Além disso, durante a pandemia, ficou claro que as parcerias público-privadas são necessárias para complementar as limitações do setor público e ampliar o alcance das inovações, proporcionando mais benefícios para os pacientes. No contexto da medicina personalizada, os governos desempenham um papel importante em incentivar e facilitar a participação do setor privado para que possam, em conjunto, eliminar as lacunas no acesso aos serviços de saúde, criando marcos regulatórios que estimulem a incorporação de soluções inovadoras. Tanto no Peru quanto no Chile, foi aprovada a Lei Nacional do Câncer, que exige que o Ministério da Saúde de cada país elabore um Plano Nacional do Câncer para regular a ação pública em relação ao câncer e as políticas públicas pertinentes. Essa lei  possibilita que o setor público, o setor privado e a indústria farmacêutica trabalhem juntos na prevenção, diagnóstico e tratamento do câncer no país, ampliando o alcance das inovações para todos os pacientes, independentemente de suas rendas .

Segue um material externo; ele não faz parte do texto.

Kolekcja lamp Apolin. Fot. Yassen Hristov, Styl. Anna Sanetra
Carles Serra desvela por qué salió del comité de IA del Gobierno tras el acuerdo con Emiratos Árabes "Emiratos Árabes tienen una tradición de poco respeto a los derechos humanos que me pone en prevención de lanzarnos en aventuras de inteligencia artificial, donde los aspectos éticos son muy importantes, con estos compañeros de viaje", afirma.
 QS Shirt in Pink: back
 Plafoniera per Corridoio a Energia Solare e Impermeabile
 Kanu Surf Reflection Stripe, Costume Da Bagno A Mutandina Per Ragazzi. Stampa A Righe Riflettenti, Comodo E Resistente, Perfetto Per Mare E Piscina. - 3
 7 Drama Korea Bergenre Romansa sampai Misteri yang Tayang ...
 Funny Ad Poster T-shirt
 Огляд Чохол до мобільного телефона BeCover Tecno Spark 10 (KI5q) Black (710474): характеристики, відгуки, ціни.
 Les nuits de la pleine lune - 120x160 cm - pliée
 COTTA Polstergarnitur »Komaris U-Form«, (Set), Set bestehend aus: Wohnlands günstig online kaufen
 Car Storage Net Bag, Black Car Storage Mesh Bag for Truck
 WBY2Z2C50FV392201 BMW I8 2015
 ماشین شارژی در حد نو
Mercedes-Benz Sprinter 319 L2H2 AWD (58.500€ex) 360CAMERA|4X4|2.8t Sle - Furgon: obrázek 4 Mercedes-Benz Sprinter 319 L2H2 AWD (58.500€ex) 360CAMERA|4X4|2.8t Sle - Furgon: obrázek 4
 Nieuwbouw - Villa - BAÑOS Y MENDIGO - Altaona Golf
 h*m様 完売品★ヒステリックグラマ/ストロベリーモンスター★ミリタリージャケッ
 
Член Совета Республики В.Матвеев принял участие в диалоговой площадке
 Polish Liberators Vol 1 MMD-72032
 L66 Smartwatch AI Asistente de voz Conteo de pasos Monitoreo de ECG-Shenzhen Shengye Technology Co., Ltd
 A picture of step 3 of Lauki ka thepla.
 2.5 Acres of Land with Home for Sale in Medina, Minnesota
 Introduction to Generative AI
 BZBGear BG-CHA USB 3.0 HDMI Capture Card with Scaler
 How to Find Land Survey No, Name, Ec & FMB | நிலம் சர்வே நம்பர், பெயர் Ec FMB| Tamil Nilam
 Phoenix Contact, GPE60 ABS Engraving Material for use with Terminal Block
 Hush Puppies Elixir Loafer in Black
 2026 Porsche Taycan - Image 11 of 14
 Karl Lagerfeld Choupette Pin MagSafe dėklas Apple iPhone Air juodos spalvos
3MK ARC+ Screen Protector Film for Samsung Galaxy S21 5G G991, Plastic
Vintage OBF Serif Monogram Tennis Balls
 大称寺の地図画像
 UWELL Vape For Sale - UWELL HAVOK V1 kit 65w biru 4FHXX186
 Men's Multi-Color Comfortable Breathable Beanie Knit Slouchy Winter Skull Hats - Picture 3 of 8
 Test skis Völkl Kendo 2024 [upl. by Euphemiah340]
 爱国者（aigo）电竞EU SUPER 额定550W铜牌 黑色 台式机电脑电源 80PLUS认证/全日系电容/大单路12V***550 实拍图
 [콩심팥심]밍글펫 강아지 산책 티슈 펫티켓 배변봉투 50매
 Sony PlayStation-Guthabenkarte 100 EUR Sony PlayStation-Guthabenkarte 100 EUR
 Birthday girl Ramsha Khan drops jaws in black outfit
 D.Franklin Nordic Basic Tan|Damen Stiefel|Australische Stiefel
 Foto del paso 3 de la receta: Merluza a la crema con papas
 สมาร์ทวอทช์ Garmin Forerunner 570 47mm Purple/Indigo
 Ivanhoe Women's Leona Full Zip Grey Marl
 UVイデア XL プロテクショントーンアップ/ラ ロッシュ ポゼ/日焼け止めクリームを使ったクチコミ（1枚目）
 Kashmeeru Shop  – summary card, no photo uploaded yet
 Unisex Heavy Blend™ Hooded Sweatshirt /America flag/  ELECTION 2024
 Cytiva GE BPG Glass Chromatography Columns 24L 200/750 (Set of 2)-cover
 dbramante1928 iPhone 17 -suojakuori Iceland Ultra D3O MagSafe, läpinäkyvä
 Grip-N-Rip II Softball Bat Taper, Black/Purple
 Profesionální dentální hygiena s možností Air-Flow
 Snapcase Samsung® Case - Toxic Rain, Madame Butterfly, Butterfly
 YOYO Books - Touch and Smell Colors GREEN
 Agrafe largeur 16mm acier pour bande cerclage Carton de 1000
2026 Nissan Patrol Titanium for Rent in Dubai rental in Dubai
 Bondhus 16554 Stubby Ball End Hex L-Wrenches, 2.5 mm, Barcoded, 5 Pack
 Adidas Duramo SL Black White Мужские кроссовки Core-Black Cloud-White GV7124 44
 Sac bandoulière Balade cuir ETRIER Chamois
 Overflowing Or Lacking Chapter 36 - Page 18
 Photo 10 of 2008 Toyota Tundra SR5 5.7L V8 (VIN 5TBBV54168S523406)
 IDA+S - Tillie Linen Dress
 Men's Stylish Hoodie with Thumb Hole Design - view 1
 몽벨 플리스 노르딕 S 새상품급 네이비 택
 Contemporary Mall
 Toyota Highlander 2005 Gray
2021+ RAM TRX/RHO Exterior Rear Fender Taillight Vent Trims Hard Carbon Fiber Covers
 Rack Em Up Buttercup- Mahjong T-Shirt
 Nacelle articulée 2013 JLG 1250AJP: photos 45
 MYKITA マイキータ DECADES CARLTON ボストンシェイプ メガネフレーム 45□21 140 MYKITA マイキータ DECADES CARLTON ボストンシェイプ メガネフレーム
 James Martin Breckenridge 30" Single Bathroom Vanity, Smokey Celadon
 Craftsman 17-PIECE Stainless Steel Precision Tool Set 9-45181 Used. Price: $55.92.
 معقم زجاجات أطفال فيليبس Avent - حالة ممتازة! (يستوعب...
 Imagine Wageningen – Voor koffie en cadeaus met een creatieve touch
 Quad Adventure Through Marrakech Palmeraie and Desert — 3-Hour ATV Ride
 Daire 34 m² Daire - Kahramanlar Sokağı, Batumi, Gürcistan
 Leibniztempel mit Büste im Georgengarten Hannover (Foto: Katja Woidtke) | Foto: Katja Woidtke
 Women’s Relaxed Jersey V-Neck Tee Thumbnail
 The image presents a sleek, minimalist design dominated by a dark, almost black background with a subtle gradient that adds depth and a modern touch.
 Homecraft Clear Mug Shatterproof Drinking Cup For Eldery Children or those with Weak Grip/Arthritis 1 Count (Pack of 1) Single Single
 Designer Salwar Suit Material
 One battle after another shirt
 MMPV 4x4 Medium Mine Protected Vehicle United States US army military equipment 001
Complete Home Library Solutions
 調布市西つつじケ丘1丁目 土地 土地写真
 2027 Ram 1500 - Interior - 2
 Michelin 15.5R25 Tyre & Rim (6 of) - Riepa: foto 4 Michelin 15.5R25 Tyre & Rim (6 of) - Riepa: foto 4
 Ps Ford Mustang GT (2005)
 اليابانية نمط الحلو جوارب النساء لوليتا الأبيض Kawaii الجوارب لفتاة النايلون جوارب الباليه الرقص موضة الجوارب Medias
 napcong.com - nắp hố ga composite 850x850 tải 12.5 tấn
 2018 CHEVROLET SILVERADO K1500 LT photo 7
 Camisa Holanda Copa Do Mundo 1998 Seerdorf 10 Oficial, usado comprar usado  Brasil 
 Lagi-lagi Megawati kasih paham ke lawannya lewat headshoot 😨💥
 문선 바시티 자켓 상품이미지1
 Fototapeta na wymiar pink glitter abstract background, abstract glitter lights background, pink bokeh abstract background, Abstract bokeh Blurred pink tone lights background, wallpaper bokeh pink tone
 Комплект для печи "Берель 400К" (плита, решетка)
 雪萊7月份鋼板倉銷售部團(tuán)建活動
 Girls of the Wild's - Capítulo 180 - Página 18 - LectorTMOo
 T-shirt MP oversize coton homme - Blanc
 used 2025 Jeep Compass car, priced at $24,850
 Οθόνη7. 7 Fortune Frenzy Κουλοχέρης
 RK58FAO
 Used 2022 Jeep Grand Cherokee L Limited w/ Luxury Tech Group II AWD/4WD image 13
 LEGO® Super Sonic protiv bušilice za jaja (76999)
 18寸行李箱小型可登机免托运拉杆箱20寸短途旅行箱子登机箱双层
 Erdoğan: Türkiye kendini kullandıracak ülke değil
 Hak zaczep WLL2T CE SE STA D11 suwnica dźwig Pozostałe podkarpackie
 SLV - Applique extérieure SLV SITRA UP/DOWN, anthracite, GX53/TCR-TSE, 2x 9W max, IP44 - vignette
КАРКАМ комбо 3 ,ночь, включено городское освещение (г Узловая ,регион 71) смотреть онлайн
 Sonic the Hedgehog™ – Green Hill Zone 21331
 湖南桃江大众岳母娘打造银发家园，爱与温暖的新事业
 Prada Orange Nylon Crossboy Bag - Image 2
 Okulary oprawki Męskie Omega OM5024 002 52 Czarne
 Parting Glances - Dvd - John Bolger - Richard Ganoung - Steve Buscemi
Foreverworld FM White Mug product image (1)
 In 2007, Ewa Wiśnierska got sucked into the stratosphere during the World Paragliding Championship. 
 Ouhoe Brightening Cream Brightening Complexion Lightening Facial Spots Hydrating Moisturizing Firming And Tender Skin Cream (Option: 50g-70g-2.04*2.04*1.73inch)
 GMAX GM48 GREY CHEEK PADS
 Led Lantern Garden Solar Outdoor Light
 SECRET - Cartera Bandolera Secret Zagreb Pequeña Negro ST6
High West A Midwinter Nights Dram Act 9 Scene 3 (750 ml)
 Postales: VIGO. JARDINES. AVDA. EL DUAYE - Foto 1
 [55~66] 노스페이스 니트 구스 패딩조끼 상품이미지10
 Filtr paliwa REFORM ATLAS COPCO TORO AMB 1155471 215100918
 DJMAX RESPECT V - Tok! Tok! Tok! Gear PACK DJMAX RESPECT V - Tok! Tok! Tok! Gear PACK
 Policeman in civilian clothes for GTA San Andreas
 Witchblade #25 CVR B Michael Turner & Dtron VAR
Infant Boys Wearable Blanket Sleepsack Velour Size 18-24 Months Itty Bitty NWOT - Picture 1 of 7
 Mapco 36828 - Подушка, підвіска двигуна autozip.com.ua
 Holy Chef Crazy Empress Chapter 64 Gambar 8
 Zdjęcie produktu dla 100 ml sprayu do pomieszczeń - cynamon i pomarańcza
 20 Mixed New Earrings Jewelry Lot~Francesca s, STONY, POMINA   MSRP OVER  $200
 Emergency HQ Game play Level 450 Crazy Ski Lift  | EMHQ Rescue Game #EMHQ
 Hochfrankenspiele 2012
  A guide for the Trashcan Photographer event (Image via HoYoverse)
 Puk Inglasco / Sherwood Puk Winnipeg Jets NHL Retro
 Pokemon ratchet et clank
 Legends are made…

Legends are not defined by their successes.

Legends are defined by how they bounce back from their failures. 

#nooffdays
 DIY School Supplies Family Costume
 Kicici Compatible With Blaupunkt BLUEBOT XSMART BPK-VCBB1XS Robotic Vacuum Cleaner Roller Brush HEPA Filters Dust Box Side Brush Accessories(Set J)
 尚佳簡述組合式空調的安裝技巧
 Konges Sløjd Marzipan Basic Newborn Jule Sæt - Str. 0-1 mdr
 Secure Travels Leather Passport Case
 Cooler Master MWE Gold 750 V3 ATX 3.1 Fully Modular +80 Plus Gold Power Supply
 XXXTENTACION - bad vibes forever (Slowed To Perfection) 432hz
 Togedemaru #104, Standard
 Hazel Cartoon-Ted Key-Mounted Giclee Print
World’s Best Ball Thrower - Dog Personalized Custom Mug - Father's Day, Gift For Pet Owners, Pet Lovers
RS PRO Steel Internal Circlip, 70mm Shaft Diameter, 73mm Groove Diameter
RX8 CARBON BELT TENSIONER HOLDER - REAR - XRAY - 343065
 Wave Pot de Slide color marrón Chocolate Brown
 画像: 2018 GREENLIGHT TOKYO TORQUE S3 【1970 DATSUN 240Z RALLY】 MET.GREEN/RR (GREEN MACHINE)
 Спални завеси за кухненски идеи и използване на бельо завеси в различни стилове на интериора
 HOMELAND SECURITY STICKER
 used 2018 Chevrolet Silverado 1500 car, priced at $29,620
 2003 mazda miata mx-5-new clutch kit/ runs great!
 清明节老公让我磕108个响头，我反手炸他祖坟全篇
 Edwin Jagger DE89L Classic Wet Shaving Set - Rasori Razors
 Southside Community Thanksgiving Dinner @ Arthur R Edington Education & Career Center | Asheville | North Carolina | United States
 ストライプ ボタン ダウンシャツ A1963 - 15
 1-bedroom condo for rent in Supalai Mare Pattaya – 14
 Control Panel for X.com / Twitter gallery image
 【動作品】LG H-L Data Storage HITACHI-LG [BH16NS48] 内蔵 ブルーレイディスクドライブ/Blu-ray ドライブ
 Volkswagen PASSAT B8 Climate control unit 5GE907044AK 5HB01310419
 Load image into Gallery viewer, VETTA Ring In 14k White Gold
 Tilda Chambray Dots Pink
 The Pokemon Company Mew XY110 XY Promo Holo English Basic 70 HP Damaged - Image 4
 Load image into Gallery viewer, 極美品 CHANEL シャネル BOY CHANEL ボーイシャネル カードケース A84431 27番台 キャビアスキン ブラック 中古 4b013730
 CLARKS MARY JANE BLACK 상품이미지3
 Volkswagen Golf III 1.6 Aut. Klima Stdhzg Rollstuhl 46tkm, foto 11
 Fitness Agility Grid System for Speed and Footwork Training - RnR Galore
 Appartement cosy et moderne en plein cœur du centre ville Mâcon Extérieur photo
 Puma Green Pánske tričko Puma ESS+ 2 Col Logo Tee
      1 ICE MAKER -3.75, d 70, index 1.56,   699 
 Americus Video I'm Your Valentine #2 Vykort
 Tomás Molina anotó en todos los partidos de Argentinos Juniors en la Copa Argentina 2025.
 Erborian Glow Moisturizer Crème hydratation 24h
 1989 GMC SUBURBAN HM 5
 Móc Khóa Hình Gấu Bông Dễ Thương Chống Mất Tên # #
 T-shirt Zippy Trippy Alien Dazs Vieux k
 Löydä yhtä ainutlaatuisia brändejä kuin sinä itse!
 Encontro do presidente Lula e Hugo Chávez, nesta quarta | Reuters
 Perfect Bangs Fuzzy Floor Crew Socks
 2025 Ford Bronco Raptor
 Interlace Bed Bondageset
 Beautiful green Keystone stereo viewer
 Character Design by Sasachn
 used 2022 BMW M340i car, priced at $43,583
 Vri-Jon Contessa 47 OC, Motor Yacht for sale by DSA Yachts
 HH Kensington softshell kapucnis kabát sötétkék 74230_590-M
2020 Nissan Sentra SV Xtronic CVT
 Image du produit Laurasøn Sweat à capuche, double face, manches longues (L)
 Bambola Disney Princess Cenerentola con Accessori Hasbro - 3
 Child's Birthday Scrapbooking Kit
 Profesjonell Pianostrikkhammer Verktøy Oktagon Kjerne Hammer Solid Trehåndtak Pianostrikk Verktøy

Finalmente, para tornar a medicina personalizada uma realidade na América Latina, é necessário que nossos países colaborem e dialoguem entre si . O Índice de Medicina Personalizada revela as áreas em que cada país se destaca e a partir das quais os outros podem aprender e avançar em direção a sistemas de saúde resilientes. Com esses dados, temos a oportunidade de aprender sobre soluções inovadoras que têm funcionado e avaliar como dimensioná-las para outros países. Por exemplo, no Chile, o uso da telemedicina já era uma realidade antes da pandemia, principalmente no setor público, para facilitar o acesso à consultas  com especialistas em províncias distantes. A infraestrutura e o planejamento da telemedicina foram fundamentais no início da pandemia, já que houve um crescimento explosivo da demanda por teleconsultas e monitoramento remoto dos pacientes, da qual também participaram os prestadores do setor privado. Hoje, 65% dos mais de 328 estabelecimentos de maior complexidade assistencial estão utilizando a telemedicina como parte de seu modelo de atendimento. As lições deste e de outros exemplos semelhantes podem ajudar a criar soluções que apoiem ​​os sistemas de saúde e os preparem para as necessidades do futuro. 

Talvez sem tê-lo proposto de forma explícita, estamos percebendo que já demos  muitos passos na direção da medicina personalizada e que já estamos chegando aonde queríamos alcançar . Imaginem os resultados que poderíamos atingir se a partir de agora assumimos uma vontade política explícita de avançar neste novo paradigma. Há alguns anos, isso parecia impossível para a nossa região, como se a medicina personalizada estivesse reservada apenas para os países mais desenvolvidos. Porém, tenho certeza de que, se continuarmos colaborando e coordenando esforços, poderemos otimizar nossos aprendizados e tornar a medicina personalizada uma realidade para todos os latino-americanos.